La música no salva las contradicciones, pero puede ayudar a mitigar la rabia, y más aún ante la portentosa naturaleza del canto de Lise Davidsen
Aparte de pedir excusas y bajar la mirada, cuando haces pagar una entrada por un concierto al público y te zampas un acto del mismo, tienes que ofrecer algún tipo de contrapartida a tus espectadores (y no es suficiente con el genio de Wagner y tres magníficos intérpretes). Aunque las metáforas son propias de holgazanes, la emplearemos: si alguien reserva un menú degustación en un restaurante y el chef, por falta de previsión, se salta los entrantes o el postre, va de soi invitar a los comensales a las copas. De Gomar (y Pons) deberían haber sido conscientes de que los abonados del Liceu han soportado estoicamente comprar entradas a un precio que, meses después, se ha rebajado mágicamente al 50% o que han visto modificado un cast de primeras figuras por cantantes en declive como en el caso de Lecouvreur. Excusarse admitiendo que has planificado mal (¡un concierto agendado hace dos años!) no es pedir perdón, sino exhibir demasiada desidia.
Previo a interesarse por la situación de los refugiados del planeta y también de que los sordos del universo disfruten con Beethoven, una institución pública como Liceu debería velar por sus espectadores y abonados con una propuesta coherente, patrimonialmente estimulante y, sobre todo, exenta de sorpresas last minute.
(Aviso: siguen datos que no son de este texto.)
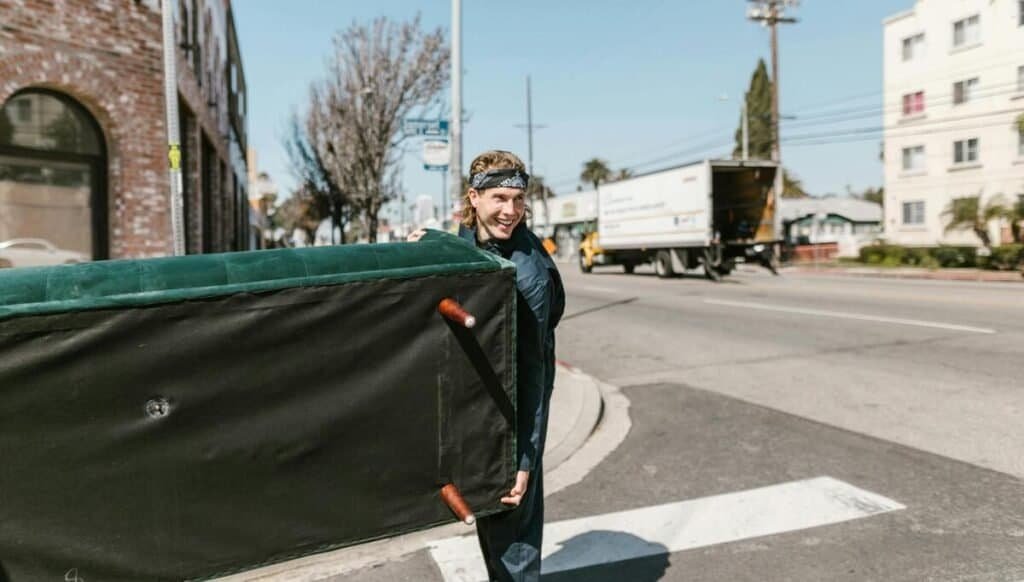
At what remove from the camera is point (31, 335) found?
1.87 m

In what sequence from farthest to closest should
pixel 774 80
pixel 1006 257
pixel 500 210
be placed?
pixel 774 80, pixel 1006 257, pixel 500 210

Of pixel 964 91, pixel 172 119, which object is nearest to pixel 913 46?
pixel 964 91

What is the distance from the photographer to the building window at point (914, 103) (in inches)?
1495

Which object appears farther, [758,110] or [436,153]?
[758,110]

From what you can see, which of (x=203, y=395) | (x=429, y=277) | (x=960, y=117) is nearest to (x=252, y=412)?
(x=203, y=395)

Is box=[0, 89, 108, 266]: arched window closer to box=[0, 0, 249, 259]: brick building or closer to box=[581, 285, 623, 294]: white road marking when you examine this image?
box=[0, 0, 249, 259]: brick building

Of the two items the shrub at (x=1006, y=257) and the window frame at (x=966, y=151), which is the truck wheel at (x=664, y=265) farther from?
the window frame at (x=966, y=151)

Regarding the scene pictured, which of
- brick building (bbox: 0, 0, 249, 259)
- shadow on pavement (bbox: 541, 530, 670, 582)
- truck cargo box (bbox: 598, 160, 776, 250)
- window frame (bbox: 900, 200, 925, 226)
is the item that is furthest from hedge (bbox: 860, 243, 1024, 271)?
shadow on pavement (bbox: 541, 530, 670, 582)

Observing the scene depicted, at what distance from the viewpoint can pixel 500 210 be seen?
107 inches

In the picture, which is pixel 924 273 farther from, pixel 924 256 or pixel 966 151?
pixel 966 151

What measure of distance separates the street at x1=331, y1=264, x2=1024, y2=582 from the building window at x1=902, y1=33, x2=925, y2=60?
32.0 meters

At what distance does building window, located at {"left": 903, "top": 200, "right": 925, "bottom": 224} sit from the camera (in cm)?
3834

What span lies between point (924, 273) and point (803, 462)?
84.2ft

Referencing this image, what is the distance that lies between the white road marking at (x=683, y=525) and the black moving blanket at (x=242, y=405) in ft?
5.37
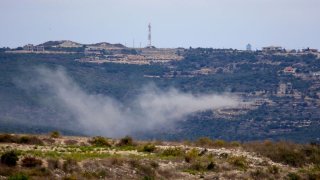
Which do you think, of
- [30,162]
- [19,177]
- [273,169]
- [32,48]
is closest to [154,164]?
[30,162]

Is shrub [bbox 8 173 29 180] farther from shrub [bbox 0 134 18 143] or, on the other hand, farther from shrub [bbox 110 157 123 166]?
shrub [bbox 0 134 18 143]

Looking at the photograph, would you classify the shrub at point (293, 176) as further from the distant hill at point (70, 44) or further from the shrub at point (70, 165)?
the distant hill at point (70, 44)

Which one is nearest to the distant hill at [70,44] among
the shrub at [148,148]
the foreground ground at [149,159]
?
the foreground ground at [149,159]

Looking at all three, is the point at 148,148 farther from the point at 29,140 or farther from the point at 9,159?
the point at 9,159

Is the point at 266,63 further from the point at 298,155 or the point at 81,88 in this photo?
the point at 298,155

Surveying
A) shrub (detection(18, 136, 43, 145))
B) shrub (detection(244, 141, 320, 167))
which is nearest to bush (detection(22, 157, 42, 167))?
shrub (detection(18, 136, 43, 145))

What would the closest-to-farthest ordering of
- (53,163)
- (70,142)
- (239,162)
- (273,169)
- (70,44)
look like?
(53,163)
(239,162)
(273,169)
(70,142)
(70,44)

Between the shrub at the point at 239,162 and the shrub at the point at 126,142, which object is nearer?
the shrub at the point at 239,162
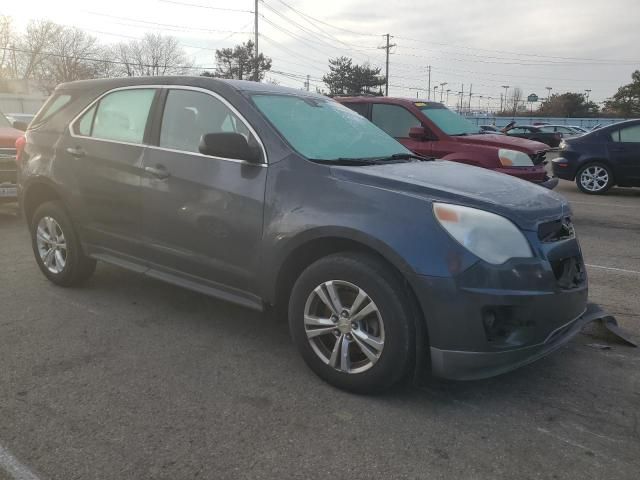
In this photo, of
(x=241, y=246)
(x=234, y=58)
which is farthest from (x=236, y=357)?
(x=234, y=58)

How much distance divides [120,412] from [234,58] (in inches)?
2462

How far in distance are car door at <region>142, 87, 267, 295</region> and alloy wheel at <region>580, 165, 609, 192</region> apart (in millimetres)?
10317

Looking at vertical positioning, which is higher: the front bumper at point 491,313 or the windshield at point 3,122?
the windshield at point 3,122

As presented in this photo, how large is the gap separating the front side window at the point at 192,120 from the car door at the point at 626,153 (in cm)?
1013

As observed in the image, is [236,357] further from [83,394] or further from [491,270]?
[491,270]

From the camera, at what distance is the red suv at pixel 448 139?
26.4 feet

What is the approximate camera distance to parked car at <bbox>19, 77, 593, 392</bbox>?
2.85m

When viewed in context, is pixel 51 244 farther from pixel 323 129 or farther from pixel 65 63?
pixel 65 63

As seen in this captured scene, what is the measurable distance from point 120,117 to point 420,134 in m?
4.85

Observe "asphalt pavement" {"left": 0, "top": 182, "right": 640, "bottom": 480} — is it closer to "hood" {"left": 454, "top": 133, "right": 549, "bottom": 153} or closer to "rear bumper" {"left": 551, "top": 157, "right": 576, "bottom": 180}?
"hood" {"left": 454, "top": 133, "right": 549, "bottom": 153}

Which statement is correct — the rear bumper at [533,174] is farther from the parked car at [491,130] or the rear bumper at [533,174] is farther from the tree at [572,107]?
the tree at [572,107]

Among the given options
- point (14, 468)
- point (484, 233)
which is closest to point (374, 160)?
point (484, 233)

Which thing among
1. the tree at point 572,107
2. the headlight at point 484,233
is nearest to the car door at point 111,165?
the headlight at point 484,233

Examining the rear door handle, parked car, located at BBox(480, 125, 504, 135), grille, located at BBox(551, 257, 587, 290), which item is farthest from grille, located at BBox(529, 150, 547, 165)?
the rear door handle
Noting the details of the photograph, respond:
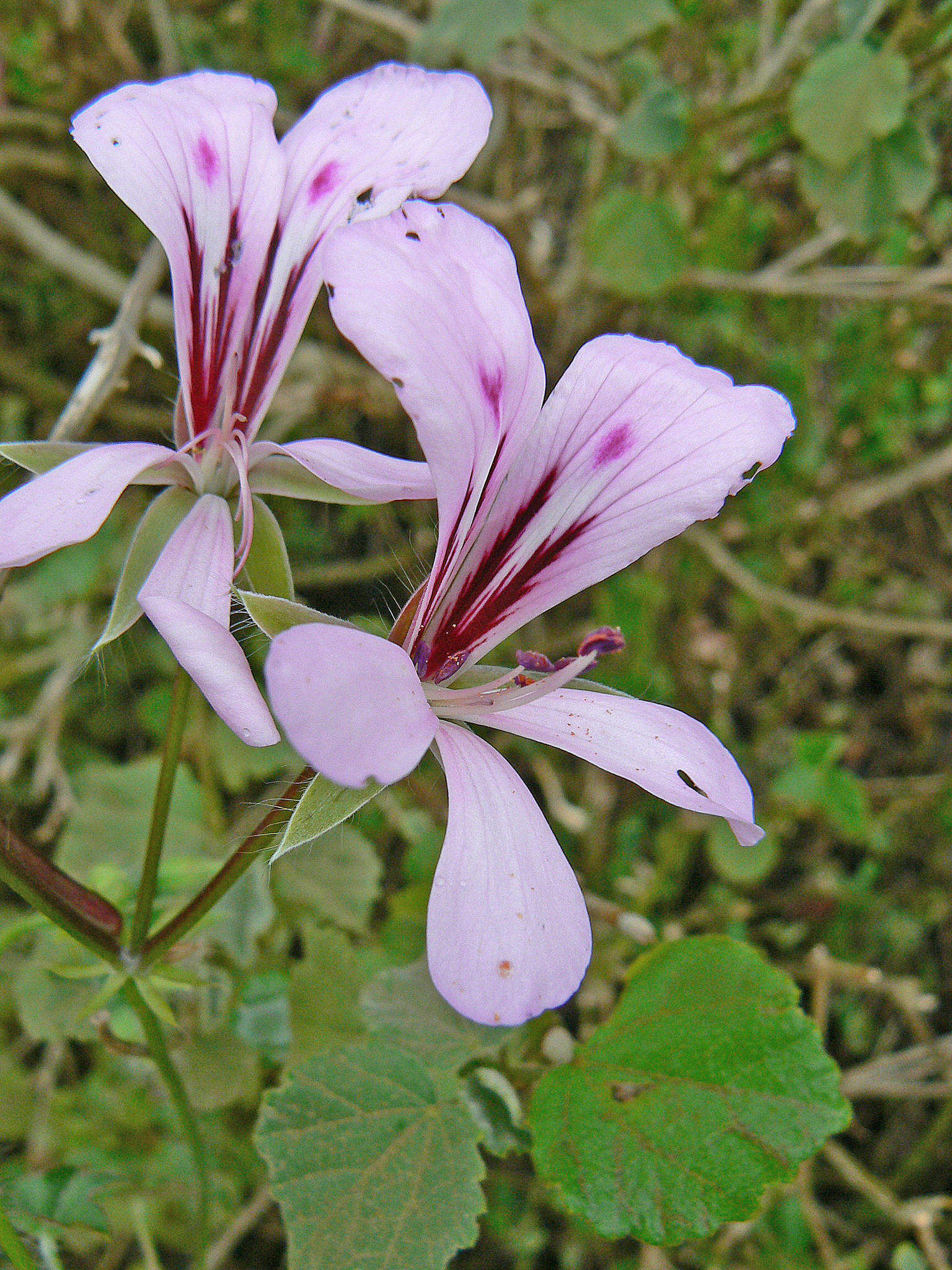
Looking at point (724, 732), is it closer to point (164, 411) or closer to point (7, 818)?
point (164, 411)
La música no salva las contradicciones, pero puede ayudar a mitigar la rabia, y más aún ante la portentosa naturaleza del canto de Lise Davidsen. La soprano noruega no sólo nació con un altavoz incorporado en la garganta, sino que salva el timbre metálico habitual de las cantantes wagnerianas con una tonalidad carnosa-lírica ideal para Sieglinde. Clay Hilley podía haber pasado como simple comparsa, pero el heldentenor yanqui se puso a la altura de la gigante a base de meterle valor. Notabilísimo, aunque escasamente cavernoso, el Hunding de Gábor Bretz.
Debido quizás a la falta de ensayos, Josep Pons dirigió la orquesta del Gran Teatre más pendiente de cubrir a los solistas que de ofrecer una lectura meditada de esta enorme cata wagneriana (a pesar de algún despiste en los metales, nuestro director ha dejado la formación en un estado mucho mejor de lo que la encontró y esto es necesario celebrarlo sin ninguna enmienda). Sin embargo, ahora que el teatro se encuentra en proceso de buscar un continuador de su labor, es necesario aprender la lección y —con la máquina a punto— contratar a un maestro que tenga la ópera como marco de referencia musical o buscar una batuta consolidada en el repertorio tradicional y una serie de guest conductors para la contemporánea o pre-clásica. La posible apertura de una nueva sala da camera para el Liceu durante los próximos años certifica que un modelo de plurititularidad no sería una idea descabellada y enriquecería estéticamente al teatro.
Pero sea cual sea el proyecto en cuestión, la prioridad de todo ello es la competencia artística. Y esto pasa por planificar bien las cosas y servir el menú con todos los platos necesarios.